Albert J. Raboteau, Henry W. Putnam Professor Emeritus of Religion at Princeton University, (foreground) and Michael Cromartie, vice president of Ethics and Public Policy Center, at Faith Angle Forum, Miami Beach, Florida, Nov. 16, 2015. | (Photo: Rodrigo Valera Photography)

Raboteau, Henry W. Putnam Professor Emeritus of Religion at Princeton University, looked at this history of forgiveness in the black church through the lives of six figures: Fannie Lou Hamer, Annelle Ponder, Martin Luther King Jr., Francis Grimke, Mary Younger, Solomon Bayley and William Grimes; and concluded with a personal story about the murder of his father by a white man in Mississippi.

Due to slavery, Raboteau explained, two different versions of Christianity developed in the United States: that of the slave owners and that of the slaves. Black Christians developed "an alternative religious narrative" to that of white slave-owning Christians and their supporters that contradicted "the dominant national myth of America as God's New Israel or alternately as the Redeemer Nation."

Where the dominant national myth saw the United States as the "new Israel," slave Christians saw a better metaphor in Egypt during the time of Jewish captivity.

"While generations of white American preachers and politicians spoke of America ... as a New Israel, the Promised Land. African-Americans maintained that on the contrary this nation was the Old Egypt, 'Go Down Moses and Tell Old Pharaoh to Let My People Go' and would remain so until all of God's children were free," Raboteau said.

These were not minor theological differences, Raboteau continued, but went to the core meaning of the Gospel.

These African-American Christians "developed a radical criticism of the cultic piety of American exceptionalism," he said. "In their narrative Christianity and slavery were incompatible."

America had two gospels.

"This conflict between two versions of Christianity, one that accommodated slavery and the other which did not affected more than legal status. It bifurcated the meaning of the Christian Gospel," he said.

William Grimes was a former slave. In forgiving his master, he identified with his Savior.

Recalling a time that his master accused him of a crime he did not commit, Grimes said in 1855, according to Raboteau, "When I considered him accusing me of stealing, when I was so innocent, and had endeavored to make him satisfied by every means in my power, that I was so, but he still persisted in disbelieving me, I then said to myself, if this thing is done in a green tree what must be done in a dry?
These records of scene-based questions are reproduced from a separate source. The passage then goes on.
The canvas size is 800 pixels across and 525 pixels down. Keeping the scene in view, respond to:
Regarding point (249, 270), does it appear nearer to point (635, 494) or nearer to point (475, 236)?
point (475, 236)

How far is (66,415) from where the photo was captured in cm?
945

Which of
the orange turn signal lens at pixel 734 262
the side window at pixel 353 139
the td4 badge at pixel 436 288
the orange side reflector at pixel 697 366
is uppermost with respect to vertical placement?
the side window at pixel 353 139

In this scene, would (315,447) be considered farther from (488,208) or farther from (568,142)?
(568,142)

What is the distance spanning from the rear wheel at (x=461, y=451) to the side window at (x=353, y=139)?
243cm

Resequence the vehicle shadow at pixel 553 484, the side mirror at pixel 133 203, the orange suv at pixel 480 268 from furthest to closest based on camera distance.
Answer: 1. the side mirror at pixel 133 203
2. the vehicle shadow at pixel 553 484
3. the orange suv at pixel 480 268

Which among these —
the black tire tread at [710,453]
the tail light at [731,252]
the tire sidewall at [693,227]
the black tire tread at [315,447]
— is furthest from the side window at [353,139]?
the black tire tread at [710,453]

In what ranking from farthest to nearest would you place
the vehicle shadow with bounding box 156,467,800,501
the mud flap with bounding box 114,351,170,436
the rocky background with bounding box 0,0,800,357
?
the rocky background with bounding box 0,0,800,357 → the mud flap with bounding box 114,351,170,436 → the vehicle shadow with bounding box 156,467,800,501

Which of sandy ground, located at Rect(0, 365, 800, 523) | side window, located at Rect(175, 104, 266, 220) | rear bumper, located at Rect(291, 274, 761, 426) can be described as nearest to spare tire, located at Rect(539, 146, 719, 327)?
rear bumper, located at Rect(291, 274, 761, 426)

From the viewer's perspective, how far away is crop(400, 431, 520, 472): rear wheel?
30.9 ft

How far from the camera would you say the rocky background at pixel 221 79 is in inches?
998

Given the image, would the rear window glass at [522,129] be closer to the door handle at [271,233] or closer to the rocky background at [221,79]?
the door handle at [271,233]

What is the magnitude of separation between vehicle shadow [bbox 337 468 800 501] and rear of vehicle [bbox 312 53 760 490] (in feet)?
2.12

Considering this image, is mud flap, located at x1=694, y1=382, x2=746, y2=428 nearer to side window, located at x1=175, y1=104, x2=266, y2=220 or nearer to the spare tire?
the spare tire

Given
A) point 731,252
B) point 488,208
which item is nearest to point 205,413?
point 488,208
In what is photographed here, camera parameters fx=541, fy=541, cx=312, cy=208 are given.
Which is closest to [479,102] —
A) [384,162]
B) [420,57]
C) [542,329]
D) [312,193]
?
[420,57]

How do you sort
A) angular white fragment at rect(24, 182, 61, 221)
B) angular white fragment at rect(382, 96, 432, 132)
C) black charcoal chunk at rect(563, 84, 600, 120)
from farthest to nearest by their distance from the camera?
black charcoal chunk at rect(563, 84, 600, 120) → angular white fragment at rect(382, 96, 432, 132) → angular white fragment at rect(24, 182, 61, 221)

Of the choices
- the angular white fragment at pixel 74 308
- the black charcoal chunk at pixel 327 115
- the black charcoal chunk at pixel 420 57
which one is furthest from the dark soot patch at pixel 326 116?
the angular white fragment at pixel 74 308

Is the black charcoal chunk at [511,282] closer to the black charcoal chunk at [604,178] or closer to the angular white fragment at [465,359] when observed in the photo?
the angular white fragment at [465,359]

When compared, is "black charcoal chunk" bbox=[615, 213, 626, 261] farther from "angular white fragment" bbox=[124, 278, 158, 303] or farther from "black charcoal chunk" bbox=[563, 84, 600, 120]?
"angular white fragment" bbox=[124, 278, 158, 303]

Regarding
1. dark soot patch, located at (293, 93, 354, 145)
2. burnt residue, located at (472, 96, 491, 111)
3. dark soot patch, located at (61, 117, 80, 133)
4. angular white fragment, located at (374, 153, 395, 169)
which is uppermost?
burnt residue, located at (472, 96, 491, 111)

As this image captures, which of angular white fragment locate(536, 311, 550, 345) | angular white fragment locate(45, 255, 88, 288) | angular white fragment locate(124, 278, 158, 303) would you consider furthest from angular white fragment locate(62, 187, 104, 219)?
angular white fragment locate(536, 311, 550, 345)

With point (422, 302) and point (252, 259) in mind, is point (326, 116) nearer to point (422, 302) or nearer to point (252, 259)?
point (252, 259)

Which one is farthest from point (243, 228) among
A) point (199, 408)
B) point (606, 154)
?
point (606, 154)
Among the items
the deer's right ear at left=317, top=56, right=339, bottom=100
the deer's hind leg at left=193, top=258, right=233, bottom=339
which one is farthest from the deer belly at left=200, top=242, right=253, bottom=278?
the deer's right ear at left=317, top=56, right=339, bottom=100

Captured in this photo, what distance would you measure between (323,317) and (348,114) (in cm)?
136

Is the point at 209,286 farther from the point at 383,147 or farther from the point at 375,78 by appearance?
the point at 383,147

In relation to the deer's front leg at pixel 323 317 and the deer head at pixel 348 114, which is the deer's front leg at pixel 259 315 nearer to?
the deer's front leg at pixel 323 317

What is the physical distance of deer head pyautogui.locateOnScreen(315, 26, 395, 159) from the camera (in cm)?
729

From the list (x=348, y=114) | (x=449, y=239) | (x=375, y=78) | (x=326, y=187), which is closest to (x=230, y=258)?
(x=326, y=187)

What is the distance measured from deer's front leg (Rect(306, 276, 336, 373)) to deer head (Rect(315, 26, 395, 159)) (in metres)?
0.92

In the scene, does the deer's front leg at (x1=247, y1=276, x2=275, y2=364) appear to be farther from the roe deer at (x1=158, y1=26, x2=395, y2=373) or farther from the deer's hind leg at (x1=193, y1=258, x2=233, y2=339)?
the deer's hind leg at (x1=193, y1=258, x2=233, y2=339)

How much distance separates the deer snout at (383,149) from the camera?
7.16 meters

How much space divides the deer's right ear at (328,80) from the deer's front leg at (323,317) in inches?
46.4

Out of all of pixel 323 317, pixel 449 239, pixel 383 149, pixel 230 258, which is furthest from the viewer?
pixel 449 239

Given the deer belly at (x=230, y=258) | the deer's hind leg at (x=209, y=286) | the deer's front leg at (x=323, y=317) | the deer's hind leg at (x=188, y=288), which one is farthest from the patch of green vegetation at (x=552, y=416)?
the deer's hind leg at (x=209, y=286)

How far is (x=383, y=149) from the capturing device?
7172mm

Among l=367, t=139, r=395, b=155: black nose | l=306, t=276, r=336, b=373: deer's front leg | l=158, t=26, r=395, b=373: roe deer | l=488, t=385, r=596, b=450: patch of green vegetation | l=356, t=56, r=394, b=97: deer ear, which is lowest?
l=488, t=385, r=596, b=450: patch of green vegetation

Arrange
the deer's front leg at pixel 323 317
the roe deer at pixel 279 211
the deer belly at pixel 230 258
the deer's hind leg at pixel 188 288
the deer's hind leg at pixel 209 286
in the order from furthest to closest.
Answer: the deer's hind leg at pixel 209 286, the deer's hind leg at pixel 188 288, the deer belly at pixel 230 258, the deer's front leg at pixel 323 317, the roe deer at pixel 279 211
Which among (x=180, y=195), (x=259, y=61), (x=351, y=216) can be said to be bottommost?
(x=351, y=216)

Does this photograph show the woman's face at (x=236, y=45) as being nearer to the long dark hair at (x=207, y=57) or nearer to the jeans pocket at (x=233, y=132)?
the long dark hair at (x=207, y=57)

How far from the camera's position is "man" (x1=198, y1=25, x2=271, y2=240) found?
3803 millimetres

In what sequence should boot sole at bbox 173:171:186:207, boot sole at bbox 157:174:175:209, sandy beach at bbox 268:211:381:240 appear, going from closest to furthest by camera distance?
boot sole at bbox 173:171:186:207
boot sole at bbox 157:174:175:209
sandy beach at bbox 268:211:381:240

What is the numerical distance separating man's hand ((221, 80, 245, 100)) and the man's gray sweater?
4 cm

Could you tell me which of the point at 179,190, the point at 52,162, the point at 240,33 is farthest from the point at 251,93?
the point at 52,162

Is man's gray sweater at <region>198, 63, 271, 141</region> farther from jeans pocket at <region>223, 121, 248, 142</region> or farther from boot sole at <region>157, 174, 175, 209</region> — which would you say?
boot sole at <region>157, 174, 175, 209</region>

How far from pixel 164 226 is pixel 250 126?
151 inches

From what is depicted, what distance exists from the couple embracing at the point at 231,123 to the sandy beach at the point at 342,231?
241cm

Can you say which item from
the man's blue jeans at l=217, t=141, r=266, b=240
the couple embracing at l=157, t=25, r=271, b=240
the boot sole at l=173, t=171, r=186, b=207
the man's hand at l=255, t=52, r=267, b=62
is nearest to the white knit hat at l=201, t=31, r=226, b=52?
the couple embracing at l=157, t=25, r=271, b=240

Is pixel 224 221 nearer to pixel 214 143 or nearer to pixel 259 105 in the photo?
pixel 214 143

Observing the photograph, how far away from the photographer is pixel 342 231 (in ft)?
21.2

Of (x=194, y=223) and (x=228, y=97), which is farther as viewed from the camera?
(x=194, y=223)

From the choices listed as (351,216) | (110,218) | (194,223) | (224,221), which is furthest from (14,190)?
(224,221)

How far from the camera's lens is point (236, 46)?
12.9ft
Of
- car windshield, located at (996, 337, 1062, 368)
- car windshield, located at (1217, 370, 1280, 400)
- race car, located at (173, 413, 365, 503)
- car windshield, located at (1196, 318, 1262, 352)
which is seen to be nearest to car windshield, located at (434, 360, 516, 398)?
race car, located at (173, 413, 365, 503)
I forgave my master in my own heart for all this, and prayed to God to forgive him and turn his heart."

Grimes was referencing Luke 23:31, "For if they do these things in a green tree, what shall be done in the dry?" and identifying with the suffering Savior.

"This allusion reveals that it was from his morally superior vantage point that Grimes was able to forgive his master, who lived under threat as he saw it of devastating punishment," Raboteau explained.

"Simply put, Grimes' view of himself, what it meant for him to forgive his master creates a moral leverage or an act of moral jujitsu if you will, which elevates him over his master.

"In short, if Jesus came as the suffering servant, who resembled him more, the master or the slave?"

Similarly, Solomon Bayley struggled to forgive the man who sought to sell his wife and daughter even as they attended the same Methodist meeting.

"This was a cause of wrestling in my mind but that scripture abode with me, 'He that loveth father or mother, wife or children, more than me, is not worthy of me' then I saw it became me to hate the sin with all my heart, but still the sinner love; but I should have fainted, if I had not looked to Jesus, the author of my faith," Bayley said.

Raboteau believes Bayley's ability to imitate Christ in that circumstance is tied to the intense suffering he was forced to endure.

"The attitude which Bayley struggled to achieve in imitation of Jesus seems incredible unless one perceives it as a way of holding onto meaning in the midst of the absurdity of unchecked white supremacy at its worst," he said.